Still, Kellerman is not writing the same book repeatedly; each has some different hook upon which he hangs his hat, an edge that always includes some of his best writing to that point.In KILLER, the hook, if you will, is Delaware’s decision to become a consulting expert in family law court matters concerning the contested custody of minor children. Delaware is at first extremely reluctant to be involved in such matters, which for him include interviewing both parents, observing the children, writing a report with a recommendation, and occasionally testifying at hearings.

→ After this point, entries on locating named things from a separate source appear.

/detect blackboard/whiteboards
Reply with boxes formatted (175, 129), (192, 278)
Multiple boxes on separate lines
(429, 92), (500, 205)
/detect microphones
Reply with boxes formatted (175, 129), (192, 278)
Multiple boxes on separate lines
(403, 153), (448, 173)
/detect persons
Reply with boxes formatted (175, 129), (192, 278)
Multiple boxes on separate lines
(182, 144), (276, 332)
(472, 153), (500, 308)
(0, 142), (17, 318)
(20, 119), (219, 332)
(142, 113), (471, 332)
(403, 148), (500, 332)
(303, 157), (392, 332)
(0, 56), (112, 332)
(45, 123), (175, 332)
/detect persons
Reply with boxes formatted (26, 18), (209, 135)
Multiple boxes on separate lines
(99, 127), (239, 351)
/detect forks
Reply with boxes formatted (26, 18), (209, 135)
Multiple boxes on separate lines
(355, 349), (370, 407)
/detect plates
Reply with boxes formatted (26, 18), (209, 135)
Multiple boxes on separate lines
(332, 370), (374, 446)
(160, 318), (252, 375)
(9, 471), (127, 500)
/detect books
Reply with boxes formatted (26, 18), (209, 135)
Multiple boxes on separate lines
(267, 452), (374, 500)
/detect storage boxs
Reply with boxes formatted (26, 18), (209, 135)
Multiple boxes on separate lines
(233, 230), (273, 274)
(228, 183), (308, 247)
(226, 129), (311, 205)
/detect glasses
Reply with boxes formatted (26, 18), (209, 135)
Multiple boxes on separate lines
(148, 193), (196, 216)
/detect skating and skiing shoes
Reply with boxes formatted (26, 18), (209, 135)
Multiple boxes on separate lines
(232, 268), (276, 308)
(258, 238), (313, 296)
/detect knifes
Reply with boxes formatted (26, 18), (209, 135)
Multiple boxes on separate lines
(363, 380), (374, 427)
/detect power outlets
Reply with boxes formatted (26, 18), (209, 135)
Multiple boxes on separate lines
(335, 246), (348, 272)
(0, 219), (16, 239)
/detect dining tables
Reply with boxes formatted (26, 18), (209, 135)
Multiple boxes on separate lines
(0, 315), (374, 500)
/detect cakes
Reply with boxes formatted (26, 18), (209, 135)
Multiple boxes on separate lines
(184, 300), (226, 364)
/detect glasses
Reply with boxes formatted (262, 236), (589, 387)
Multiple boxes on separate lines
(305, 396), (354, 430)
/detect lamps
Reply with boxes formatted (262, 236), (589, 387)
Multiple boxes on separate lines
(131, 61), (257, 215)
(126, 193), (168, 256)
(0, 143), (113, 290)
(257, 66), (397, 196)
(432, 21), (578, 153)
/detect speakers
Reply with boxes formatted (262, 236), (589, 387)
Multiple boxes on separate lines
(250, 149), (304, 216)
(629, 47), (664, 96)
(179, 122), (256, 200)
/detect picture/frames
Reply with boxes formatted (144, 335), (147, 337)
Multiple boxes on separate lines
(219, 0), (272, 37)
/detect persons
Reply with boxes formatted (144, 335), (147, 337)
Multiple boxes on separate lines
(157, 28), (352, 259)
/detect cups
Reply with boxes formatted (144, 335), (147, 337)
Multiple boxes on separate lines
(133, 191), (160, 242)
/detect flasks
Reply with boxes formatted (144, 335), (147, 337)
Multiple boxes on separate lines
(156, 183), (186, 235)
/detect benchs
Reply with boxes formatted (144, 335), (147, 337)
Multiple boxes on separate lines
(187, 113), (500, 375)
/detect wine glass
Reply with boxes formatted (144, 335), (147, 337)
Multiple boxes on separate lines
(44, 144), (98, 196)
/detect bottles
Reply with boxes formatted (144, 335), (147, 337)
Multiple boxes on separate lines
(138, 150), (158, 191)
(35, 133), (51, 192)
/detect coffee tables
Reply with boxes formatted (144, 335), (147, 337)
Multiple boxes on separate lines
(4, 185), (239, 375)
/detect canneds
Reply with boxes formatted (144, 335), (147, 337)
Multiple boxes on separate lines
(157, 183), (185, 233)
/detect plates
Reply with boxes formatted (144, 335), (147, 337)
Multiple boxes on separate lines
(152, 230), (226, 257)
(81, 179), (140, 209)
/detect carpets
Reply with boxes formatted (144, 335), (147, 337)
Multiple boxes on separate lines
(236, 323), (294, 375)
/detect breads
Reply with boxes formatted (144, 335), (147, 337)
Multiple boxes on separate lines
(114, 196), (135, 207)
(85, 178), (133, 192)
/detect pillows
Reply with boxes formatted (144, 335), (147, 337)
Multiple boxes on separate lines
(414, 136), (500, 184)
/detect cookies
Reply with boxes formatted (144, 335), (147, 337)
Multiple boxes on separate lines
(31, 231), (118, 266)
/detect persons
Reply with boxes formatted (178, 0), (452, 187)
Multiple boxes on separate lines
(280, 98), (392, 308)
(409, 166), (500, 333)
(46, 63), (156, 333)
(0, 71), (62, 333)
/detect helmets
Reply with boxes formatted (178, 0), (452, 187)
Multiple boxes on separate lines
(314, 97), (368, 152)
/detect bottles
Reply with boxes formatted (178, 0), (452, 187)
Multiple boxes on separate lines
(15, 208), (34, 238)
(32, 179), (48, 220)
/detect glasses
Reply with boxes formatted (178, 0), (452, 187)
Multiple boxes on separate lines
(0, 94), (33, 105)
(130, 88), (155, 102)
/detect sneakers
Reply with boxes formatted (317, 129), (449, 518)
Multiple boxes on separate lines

He soon begins to actually enjoy the give-and-take of the proceedings, primarily because he finds that he is doing some good at least some of the time.
Things take a different turn, however, when he is tapped to consult in the matter of Sykes v. Sykes. The case does not pit spouse against spouse, but rather sister against sister. Dr. Constance Sykes, a physician who runs a successful testing laboratory, has brought an action against her younger sister, Cherie, for guardianship of Cherie’s 16-month-old daughter, Rambla. The decision on paper would seem like a slam dunk in Dr. Sykes’s favor, given Cherie’s rather checkered background and income status. Delaware quickly sees that for whatever mistakes Cherie has made in the past, she is a good and loving mother who provides emotionally, if not entirely materially, for her daughter. Dr. Sykes is wealthy but emotionally cold and somewhat off-putting. By the time Delaware puts words to paper, his decision is a slam dunk --- for Cherie, not her sister.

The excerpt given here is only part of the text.